在 TensorFlow.org 上查看 | 在 Google Colab 中运行 | 在 GitHub 上查看源代码 | 下载笔记本 |
概述
此 Colab 简要介绍了 TensorFlow 2 的 TPUEmbeddingLayer。
TPUEmbeddingLayer 可以使用 Cloud TPU 上的嵌入加速器来加速嵌入查找,尤其是在您拥有许多大型嵌入表时。这在创建推荐模型时特别有用,因为这些模型通常具有非常大的嵌入表。
请按照 Google Cloud TPU 快速入门 的说明创建 GCP 帐户和 GCS 存储桶。您有 $300 免费积分 可用于开始使用任何 GCP 产品。您可以在 https://cloud.google.com/tpu/docs 了解有关 Cloud TPU 的更多信息。
设置
安装 Tensorflow 2.0 和 Tensorflow-Recommenders
pip install -U tensorflow-recommenders
import numpy as np
import tensorflow as tf
import tensorflow_recommenders as tfrs
连接到 TPU 节点或本地 TPU 并初始化 TPU 系统。
resolver = tf.distribute.cluster_resolver.TPUClusterResolver('').connect('')
创建 TPU 策略。需要在 TPU 上运行的模型应在 TPUStrategy 下创建。

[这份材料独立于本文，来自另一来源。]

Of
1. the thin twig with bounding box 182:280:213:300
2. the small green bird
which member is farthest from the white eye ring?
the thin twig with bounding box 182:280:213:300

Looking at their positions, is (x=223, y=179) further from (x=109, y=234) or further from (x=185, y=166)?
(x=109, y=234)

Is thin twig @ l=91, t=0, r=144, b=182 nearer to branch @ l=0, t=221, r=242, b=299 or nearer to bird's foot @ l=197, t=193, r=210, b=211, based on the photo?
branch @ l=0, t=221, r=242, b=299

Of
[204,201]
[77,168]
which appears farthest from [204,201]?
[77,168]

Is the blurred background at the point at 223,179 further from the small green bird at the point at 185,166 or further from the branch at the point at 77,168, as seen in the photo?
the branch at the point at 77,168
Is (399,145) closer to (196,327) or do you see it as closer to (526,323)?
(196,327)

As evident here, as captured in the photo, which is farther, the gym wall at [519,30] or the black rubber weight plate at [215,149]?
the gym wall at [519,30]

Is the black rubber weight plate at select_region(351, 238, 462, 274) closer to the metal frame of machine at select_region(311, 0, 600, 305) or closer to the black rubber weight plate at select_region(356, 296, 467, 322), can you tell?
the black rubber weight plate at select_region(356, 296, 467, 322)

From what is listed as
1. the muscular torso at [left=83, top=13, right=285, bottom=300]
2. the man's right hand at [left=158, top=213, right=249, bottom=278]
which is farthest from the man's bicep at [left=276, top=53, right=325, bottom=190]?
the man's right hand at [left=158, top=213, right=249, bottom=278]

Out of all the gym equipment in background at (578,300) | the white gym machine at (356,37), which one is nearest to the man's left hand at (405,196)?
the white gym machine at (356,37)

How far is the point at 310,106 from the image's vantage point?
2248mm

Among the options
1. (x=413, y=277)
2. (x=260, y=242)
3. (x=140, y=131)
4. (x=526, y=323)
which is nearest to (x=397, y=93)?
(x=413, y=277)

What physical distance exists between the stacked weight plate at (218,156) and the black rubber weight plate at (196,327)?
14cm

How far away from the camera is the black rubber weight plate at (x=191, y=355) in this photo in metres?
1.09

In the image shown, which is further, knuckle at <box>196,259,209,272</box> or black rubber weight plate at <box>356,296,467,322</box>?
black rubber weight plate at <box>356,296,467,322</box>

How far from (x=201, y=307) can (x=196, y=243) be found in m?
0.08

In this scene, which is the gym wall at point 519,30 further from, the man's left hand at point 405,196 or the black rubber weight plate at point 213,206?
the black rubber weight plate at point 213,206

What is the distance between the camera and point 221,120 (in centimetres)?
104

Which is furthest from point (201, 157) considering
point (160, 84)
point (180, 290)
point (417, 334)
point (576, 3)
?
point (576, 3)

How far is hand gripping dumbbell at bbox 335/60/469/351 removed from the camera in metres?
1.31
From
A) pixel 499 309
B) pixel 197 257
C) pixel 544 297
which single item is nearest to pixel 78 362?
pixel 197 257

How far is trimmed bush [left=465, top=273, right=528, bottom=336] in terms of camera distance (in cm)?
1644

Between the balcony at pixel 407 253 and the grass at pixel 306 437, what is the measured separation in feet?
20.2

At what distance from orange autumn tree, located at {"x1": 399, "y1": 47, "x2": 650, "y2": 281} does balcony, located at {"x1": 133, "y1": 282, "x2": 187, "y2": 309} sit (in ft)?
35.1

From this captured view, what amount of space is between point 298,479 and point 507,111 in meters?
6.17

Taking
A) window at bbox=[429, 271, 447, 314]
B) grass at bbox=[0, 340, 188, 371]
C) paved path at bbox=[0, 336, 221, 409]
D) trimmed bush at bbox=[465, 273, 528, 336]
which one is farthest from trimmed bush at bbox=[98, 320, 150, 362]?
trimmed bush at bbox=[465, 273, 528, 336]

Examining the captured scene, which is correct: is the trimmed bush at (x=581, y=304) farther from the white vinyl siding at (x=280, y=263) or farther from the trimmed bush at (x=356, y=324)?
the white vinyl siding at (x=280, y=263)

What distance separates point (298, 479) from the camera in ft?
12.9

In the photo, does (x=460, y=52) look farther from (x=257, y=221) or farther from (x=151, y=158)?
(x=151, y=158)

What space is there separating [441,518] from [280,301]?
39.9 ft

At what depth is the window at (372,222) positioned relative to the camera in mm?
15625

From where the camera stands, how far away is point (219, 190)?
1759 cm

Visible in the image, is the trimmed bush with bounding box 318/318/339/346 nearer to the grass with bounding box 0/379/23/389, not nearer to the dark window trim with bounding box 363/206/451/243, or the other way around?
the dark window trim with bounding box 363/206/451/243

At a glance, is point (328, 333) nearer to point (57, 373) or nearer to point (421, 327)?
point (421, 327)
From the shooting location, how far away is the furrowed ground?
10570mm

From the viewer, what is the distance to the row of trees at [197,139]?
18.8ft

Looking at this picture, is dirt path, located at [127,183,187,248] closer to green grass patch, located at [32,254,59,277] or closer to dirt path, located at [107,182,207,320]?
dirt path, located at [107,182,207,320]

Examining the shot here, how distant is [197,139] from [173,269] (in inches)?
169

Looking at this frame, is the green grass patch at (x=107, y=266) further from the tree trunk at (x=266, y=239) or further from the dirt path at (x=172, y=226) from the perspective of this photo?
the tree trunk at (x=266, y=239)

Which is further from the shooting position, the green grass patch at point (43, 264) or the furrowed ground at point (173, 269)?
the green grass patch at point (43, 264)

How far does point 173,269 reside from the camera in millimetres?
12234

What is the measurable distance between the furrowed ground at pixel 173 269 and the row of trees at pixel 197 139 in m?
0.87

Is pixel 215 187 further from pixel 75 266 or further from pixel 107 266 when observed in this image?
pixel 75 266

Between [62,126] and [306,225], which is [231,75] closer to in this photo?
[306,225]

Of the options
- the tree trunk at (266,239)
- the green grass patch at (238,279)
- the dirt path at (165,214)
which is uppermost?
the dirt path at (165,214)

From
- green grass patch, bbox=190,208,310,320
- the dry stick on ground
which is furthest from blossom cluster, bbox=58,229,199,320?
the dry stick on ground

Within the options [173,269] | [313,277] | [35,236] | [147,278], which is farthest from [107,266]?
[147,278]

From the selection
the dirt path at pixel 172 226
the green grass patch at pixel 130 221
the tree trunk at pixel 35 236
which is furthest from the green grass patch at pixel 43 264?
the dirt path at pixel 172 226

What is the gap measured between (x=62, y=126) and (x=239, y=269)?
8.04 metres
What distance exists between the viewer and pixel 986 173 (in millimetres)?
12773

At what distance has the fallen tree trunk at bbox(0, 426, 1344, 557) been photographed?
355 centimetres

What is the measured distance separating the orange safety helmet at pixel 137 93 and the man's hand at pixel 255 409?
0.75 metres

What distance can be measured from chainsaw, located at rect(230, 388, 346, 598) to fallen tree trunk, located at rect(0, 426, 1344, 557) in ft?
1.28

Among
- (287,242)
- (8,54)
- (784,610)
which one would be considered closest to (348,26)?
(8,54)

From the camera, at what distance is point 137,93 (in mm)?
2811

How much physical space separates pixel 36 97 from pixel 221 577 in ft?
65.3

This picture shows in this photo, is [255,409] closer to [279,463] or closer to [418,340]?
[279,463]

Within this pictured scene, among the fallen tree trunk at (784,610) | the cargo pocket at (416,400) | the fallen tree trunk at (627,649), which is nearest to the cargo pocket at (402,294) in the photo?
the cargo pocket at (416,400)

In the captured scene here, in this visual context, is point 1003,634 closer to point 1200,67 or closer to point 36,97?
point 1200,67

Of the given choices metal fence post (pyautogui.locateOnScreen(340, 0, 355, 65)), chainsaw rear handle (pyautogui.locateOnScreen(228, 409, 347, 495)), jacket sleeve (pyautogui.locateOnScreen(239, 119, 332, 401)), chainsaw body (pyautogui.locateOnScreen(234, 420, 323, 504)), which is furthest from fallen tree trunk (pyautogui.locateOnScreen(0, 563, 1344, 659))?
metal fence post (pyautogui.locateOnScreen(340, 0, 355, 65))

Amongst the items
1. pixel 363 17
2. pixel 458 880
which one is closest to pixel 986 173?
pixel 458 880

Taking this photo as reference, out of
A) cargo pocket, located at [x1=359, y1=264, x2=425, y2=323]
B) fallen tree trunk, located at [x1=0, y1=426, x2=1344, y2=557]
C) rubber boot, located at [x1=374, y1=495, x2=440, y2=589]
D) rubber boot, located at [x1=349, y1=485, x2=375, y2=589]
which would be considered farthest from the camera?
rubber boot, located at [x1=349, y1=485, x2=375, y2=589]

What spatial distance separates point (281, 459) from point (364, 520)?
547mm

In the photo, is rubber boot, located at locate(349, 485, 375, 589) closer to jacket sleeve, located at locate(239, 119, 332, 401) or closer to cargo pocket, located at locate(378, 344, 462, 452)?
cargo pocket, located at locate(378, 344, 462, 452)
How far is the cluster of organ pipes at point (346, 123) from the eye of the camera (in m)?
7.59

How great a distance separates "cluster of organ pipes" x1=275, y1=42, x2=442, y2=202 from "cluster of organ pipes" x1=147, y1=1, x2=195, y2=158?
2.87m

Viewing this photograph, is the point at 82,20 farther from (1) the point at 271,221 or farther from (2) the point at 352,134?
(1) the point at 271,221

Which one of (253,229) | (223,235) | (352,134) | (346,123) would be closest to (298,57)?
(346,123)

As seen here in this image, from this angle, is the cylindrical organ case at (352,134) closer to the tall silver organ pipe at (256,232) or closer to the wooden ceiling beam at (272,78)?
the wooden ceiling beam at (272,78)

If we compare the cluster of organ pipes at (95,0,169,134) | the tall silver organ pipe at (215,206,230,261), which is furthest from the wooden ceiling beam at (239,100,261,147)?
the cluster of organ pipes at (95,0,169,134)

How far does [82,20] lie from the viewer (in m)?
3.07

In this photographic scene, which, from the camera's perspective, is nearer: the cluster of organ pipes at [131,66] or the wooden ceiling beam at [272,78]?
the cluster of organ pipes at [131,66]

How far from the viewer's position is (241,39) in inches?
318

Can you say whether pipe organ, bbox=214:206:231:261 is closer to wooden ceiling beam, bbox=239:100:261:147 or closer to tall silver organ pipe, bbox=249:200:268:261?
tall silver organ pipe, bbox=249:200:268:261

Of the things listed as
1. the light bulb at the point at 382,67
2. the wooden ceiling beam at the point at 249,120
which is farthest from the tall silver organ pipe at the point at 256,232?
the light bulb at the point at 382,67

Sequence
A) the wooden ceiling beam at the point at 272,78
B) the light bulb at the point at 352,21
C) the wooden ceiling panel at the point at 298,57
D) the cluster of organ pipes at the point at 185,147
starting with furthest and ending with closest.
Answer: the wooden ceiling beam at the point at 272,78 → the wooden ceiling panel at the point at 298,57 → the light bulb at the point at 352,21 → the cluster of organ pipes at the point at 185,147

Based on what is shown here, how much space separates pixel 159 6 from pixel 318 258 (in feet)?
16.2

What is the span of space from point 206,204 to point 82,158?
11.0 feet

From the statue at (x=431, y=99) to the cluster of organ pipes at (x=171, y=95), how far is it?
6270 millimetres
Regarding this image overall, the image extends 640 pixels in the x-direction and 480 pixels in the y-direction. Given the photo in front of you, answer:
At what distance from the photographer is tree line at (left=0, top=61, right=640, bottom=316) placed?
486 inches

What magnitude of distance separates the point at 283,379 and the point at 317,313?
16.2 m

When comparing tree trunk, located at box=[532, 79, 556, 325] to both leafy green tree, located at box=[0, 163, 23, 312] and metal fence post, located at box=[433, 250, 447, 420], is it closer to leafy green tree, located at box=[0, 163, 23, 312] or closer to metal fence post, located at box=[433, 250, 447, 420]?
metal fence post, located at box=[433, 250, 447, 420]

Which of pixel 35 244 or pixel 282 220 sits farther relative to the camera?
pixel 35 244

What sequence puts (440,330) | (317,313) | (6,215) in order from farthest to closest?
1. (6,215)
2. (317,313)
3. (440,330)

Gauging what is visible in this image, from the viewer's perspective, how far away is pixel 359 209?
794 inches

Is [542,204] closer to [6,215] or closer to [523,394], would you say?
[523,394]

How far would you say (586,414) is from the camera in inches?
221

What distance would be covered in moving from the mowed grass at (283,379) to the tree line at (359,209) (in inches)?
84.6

strategy = tf.distribute.TPUStrategy(resolver)
您还可以检查 TPUStrategy 对象中的 TPU 硬件功能。
例如,您可以检查此 TPU 支持的嵌入功能的版本。有关详细文档,请查看 tf.tpu.experimental.HardwareFeature
。
embedding_feature = strategy.extended.tpu_hardware_feature.embedding_feature
assert embedding_feature == tf.tpu.experimental.HardwareFeature.EmbeddingFeature.V1, 'Make sure that you have the right TPU Hardware'
TPUEmbedding API 分解
特征和表配置
创建此层的实例时,您必须指定
- 完整的嵌入表集,
- 您希望在这些表中查找的特征,以及
- 您希望在表上使用的优化器。
有关完整选项集的更多详细信息,请参阅 tf.tpu.experimental.embedding.TableConfig
和 tf.tpu.experimental.embedding.FeatureConfig
的文档。我们将在此处介绍基本用法。
多个 FeatureConfig 对象可以使用相同的 TableConfig 对象,允许不同的特征共享相同的表。
table_config_one = tf.tpu.experimental.embedding.TableConfig(
vocabulary_size=8, dim=8)
table_config_two = tf.tpu.experimental.embedding.TableConfig(
vocabulary_size=16, dim=4)
feature_config = {
'feature_one':
tf.tpu.experimental.embedding.FeatureConfig(table=table_config_one),
'feature_two':
tf.tpu.experimental.embedding.FeatureConfig(table=table_config_one),
'feature_three':
tf.tpu.experimental.embedding.FeatureConfig(table=table_config_two)
}
优化器
可以通过将以下类型之一传递给优化器参数来全局指定优化器
- 字符串,'sgd'、'adagrad' 或 'adam' 之一,使用具有默认参数的给定优化器。
- Keras 优化器的实例。
- 来自 tf.tpu.experimental.embedding 模块的优化器类的实例。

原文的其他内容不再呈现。